Evasion fiscale au Luxembourg : Jean-Claude Juncker admet sa «responsabilité politique»

Evasion fiscale au Luxembourg : Jean-Claude Juncker admet sa «responsabilité politique»

    Le président de la Commission européenne Jean-Claude Juncker contre-attaque. Dans la tourmente depuis les révélations sur un vaste système d'évasion fiscale lorsqu'il était Premier ministre du Luxembourg, il a démenti tout «conflit d'intérêt» et promet de lutter contre ce phénomène. Entré en fonction il y a moins de deux semaines, Jean-Claude Juncker avait été pris de cours par les révélations de la presse, déjà surnommées «Luxembourg Leaks (fuites du Luxembourg)».

    Lors d'un point presse donné mercredi par deux vice-présidents de la Commission européenne, Jean-Claude Juncker a fait une apparition surprise devant les journalistes. Les «tax rulings», qui permettent à une entreprise de demander à l'avance comment sa situation sera traitée par l'administration fiscale d'un pays, sont «une pratique établie dans 22 pays de l'UE», a-t-il alors affirmé.

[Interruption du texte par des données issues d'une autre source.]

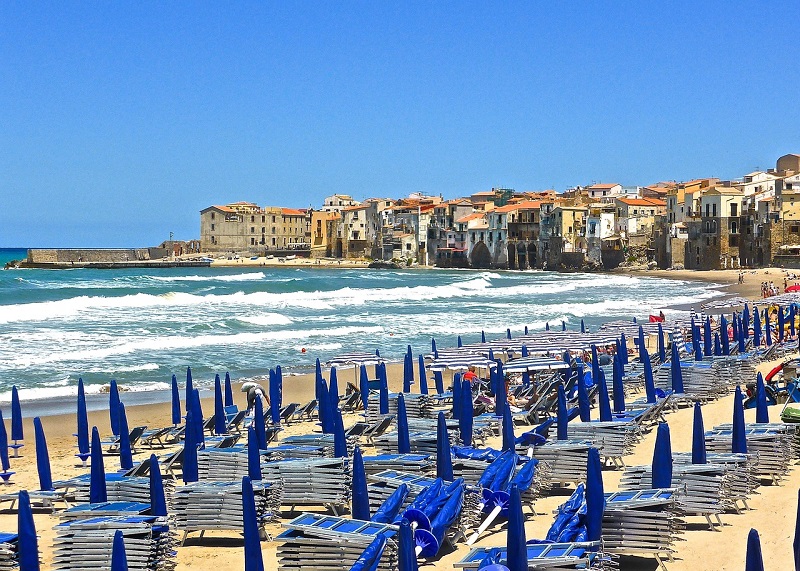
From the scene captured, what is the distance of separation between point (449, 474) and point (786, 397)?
757cm

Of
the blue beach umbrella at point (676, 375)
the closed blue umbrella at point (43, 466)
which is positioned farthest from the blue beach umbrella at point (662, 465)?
the blue beach umbrella at point (676, 375)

    «Pas de conflit d'intérêt», selon Juncker

    «Tout ce qui a pu être fait correspond aux règles législatives nationales du Luxembourg et aux règles internationales en la matière», a assuré l'ancien dirigeant du Grand-Duché, tout en reconnaissant que la faible taxation des entreprises ne «correspond pas au concept de justice fiscale et aux normes éthiques et morales généralement admises».

    Mais «il n'y a pas de conflit d'intérêt lorsque la Commission lance des enquêtes» qui concernent le Luxembourg, a plaidé Jean-Claude Juncker. Des enquêtes sur les pratiques fiscales de ce pays, mais aussi de l'Irlande et des Pays-Bas, sont justement en cours. La commissaire en charge, Margrethe Vestager, a toutefois assuré mardi qu'elle n'avait «pas les mains liées».

    Alors que le Luxembourg est considéré comme un des principaux paradis fiscaux dans le monde, Jean-Claude Juncker a assuré qu'il n'y avait rien dans son passé qui démontrerait que son «ambition était d'organiser l'évasion fiscale». «Je ne suis pas l'architecte» du système de taxation du Luxembourg, «mais je suis politiquement responsable», a concédé l'ex-Premier ministre (1995 à 2013).

    La gauche européenne demande des explications

    Jeudi dernier, 40 médias internationaux, dont «Le Monde», ont publié une enquête révélant qu'entre 2002 et 2010 le Luxembourg avait passé des accords fiscaux avec 340 multinationales, dont Apple, Amazon ou encore Ikea et Pepsico afin de minimiser leurs impôts, privant les Etats européens de milliards d'euros de recettes fiscales.

    La polémique s'est développée pendant le week-end. Au Parlement européen, la gauche radicale, qui dispose de 52 sièges, tente de récolter les 76 signatures nécessaires pour déposer une motion de censure. Les Verts ont demandé au président de la Commission de soumettre un plan d'action pour lutter contre le dumping fiscal dans l'UE, un sujet d'autant plus sensible en temps de crise et d'austérité. Même demande de la part des socialistes, qui exigent que Jean-Claude Juncker vienne s'expliquer devant les eurodéputés.

    Un débat sur l'évasion fiscale était organisé en urgence mercredi après-midi en plénière. Mais après avoir présenté sa défense, Jean-Claude Juncker est passé à l'offensive. «J'avais dit que la Commission lutterait contre l'évasion et la fraude fiscales. Ce ne sont pas des propos en l'air, cela reflète l'intention de la Commission», a-t-il conclu.